Given task:
Could you render the lines of the items below as a JSON list of strings, one string per line, with blank lines omitted and the pictures left out?

Record extracts:
══════

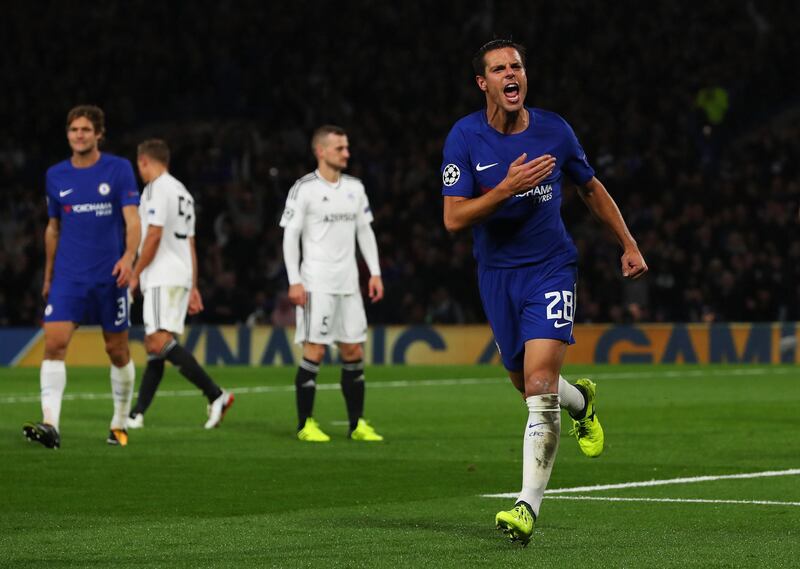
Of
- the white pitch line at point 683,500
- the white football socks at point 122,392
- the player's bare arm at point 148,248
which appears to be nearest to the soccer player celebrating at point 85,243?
the white football socks at point 122,392

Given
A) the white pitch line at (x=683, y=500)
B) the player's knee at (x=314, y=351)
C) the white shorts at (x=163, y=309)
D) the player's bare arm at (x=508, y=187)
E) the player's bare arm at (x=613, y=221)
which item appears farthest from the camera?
the white shorts at (x=163, y=309)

══════

The solution:
[
  "Of",
  "- the white pitch line at point 683,500",
  "- the white football socks at point 122,392",
  "- the player's bare arm at point 148,248",
  "which appears to be nearest to the soccer player celebrating at point 85,243?",
  "the white football socks at point 122,392",
  "Given",
  "A) the white pitch line at (x=683, y=500)",
  "B) the player's knee at (x=314, y=351)",
  "C) the white shorts at (x=163, y=309)",
  "D) the player's bare arm at (x=508, y=187)",
  "E) the player's bare arm at (x=613, y=221)",
  "which item appears farthest from the camera?",
  "the white shorts at (x=163, y=309)"
]